New screening procedure for ultrahigh dimensional varying-coefficient model in longitudinal data analysis

Open Access
Author:
Chu, Wanghuan
Graduate Program:
Statistics
Degree:
Master of Science
Document Type:
Master Thesis
Date of Defense:
None
Committee Members:
  • Runze Li, Thesis Advisor
  • Matthew Logan Reimherr, Thesis Advisor
Keywords:
  • feature screening
  • varying-coefficient model
  • ultrahigh dimensionality
  • longitudinal data analysis
  • CAMP
Abstract:
This thesis is concerned with feature screening methods for varying-coefficient models in ultrahigh dimensional longitudinal setting.
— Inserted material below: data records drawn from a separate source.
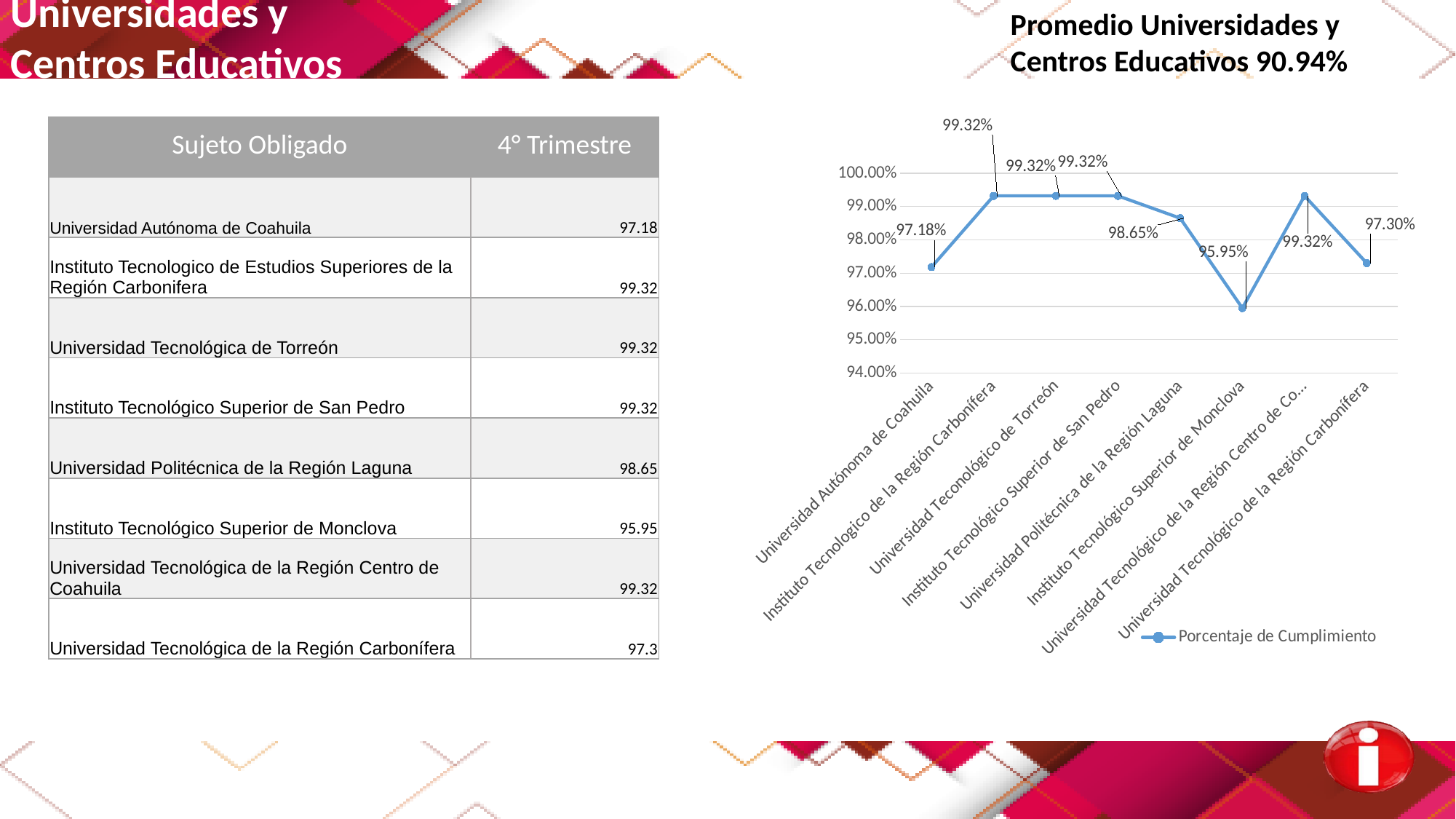
What is the value for Universidad Autónoma de Coahuila in the chart? 97.18% What is the value for Instituto Tecnológico Superior de Monclova in the chart? 95.95% What is the difference between the value for Universidad Tecnológico de Torreón and the value for Instituto Tecnológico Superior de Monclova? 3.37% Is the value for Universidad Autónoma de Coahuila greater or less than 98.00%? less How many series does the chart legend list? 1 How many categories are plotted on the x axis of the chart? 8 Which is larger: the value for Universidad Autónoma de Coahuila or the value for Universidad Politécnica de la Región Laguna? Universidad Politécnica de la Región Laguna What is the name of the series shown in the chart legend? Porcentaje de Cumplimiento What type of chart is shown on the slide? line chart What is the value for Universidad Tecnológico de la Región Carbonífera in the chart? 97.30% What is the value for Universidad Politécnica de la Región Laguna in the chart? 98.65% Which category has the lowest value in the chart? Instituto Tecnológico Superior de Monclova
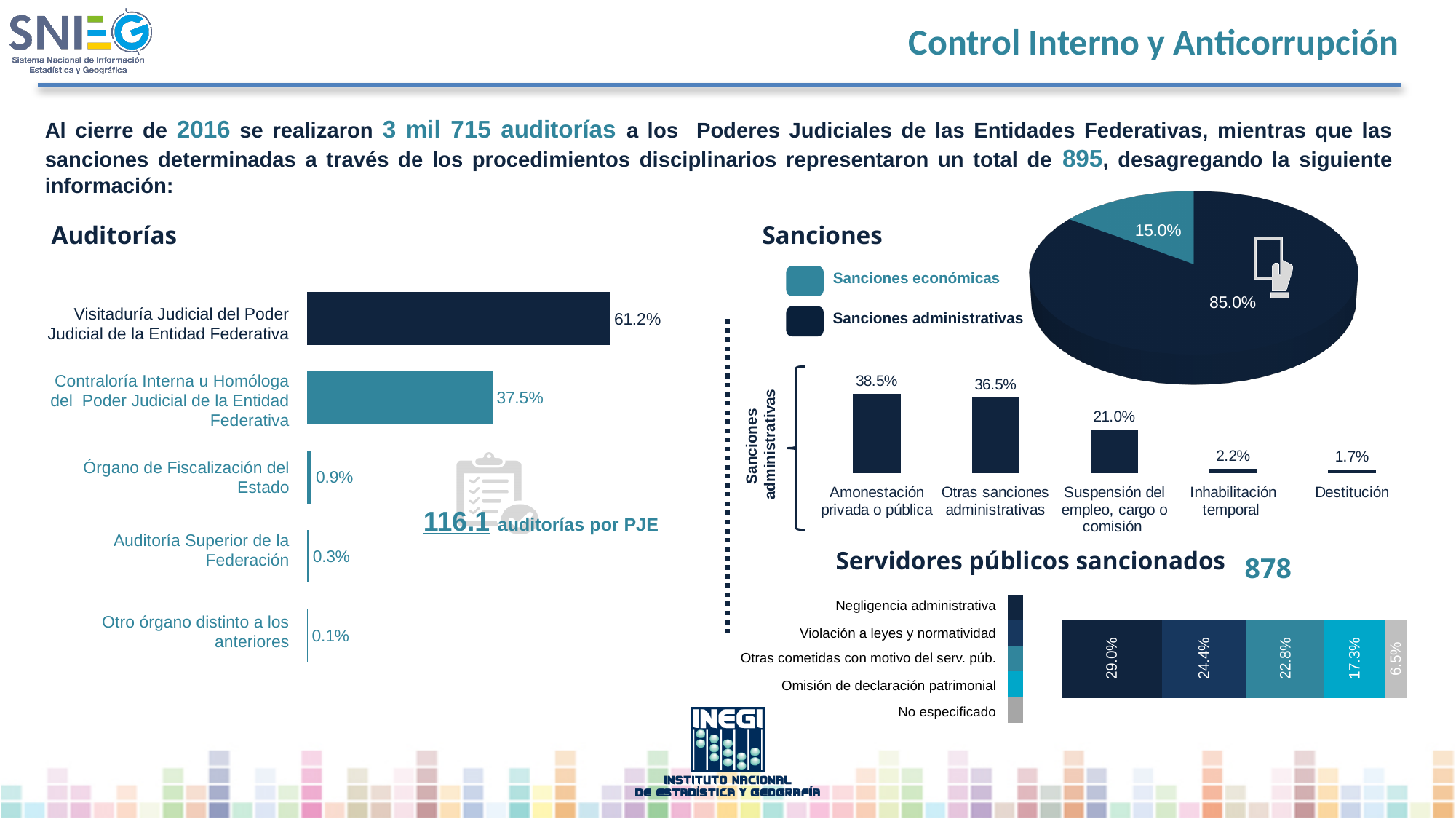
In the Auditorías bar chart, what is the difference between Visitaduría Judicial del Poder Judicial de la Entidad Federativa and Contraloría Interna u Homóloga del Poder Judicial de la Entidad Federativa? 23.7% In the Sanciones administrativas bar chart, what is the difference between Inhabilitación temporal and Destitución? 0.5% How many categories does the Auditorías bar chart show? 5 In the Servidores públicos sancionados stacked bar, what is the value for Omisión de declaración patrimonial? 17.3% In the Sanciones administrativas bar chart, what is the value for Suspensión del empleo, cargo o comisión? 21.0% In the Sanciones pie chart, what share do Sanciones económicas represent? 15.0% What kind of chart is used for Sanciones económicas and Sanciones administrativas? Pie chart In the Sanciones pie chart, which slice is larger, Sanciones económicas or Sanciones administrativas? Sanciones administrativas In the Sanciones administrativas bar chart, which category has the highest value? Amonestación privada o pública How many series does the legend of the Servidores públicos sancionados chart list? 5 In the Auditorías bar chart, which category has the lowest value? Otro órgano distinto a los anteriores In the Auditorías bar chart, what is the value for Visitaduría Judicial del Poder Judicial de la Entidad Federativa? 61.2%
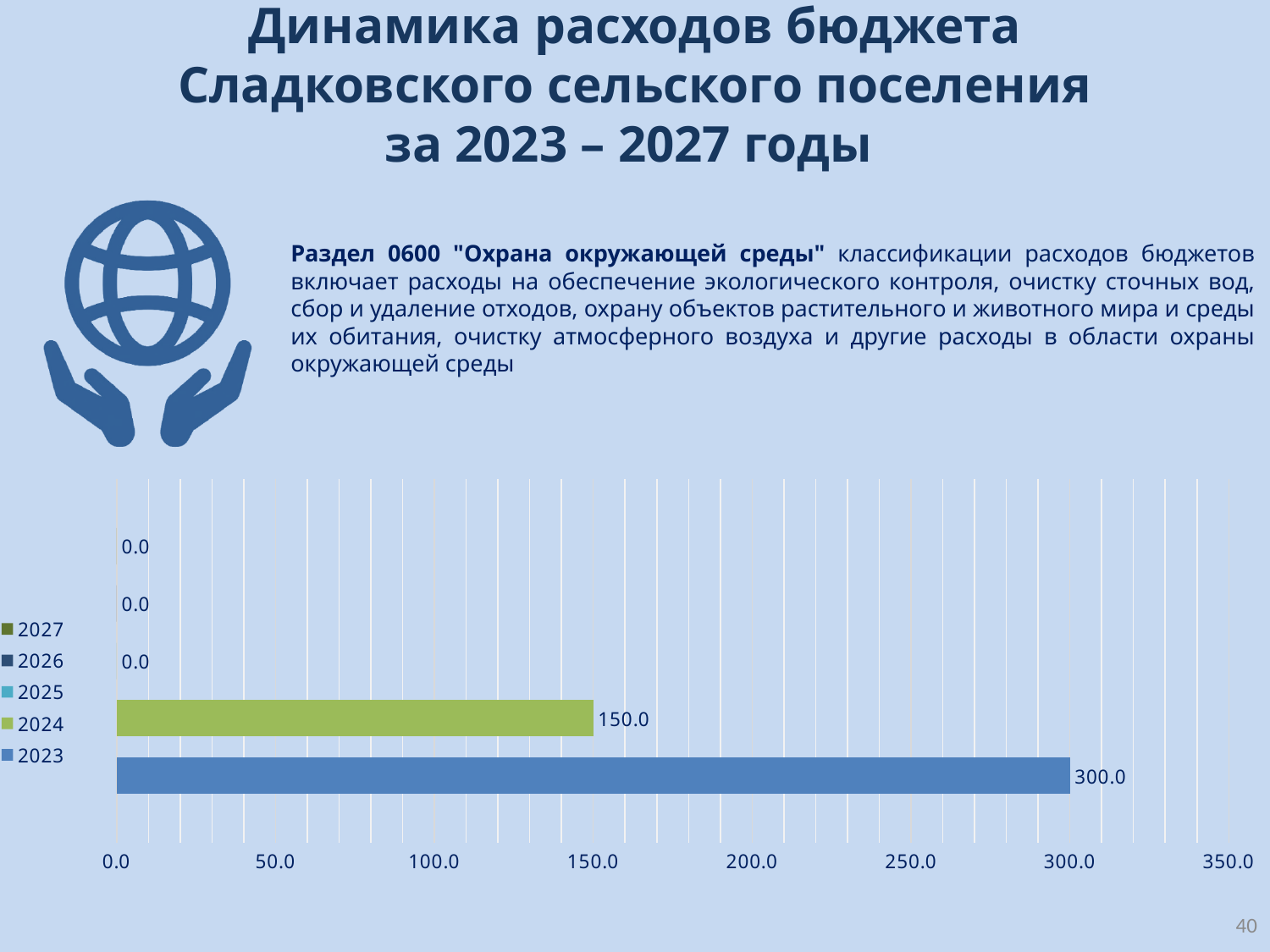
Какое значение показано для 2023 года на диаграмме? 300.0 На сколько значение 2023 года больше значения 2024 года? 150.0 Какое значение больше: за 2023 год или за 2024 год? 2023 Какое значение показано для 2025 года на диаграмме? 0.0 Какое значение показано для 2027 года на диаграмме? 0.0 Значение для 2024 года больше или меньше 200.0? меньше Какой год имеет наибольшее значение на диаграмме? 2023 Сколько рядов (годов) перечислено в легенде диаграммы? 5 Значение для 2023 года больше или меньше 250.0? больше Какое значение показано для 2024 года на диаграмме? 150.0 Какого типа эта диаграмма? Столбчатая (линейчатая) диаграмма Какое максимальное значение показано на горизонтальной оси диаграммы? 350.0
Motivated by an empirical analysis of the Childhood Asthma Management Project, CAMP, we introduce a new screening procedure for time-varying coefficient models with ultrahigh dimensional longitudinal predictor variables. The performance of the proposed procedure is investigated via Monte Carlo simulation. Numerical comparisons indicate that it can outperform existing ones substantially, resulting in significant improvements in explained variability and prediction error. Applying these methods to CAMP, we are able to find a number of potentially important genetic mutations related to lung function, several of which exhibit interesting nonlinear patterns around puberty.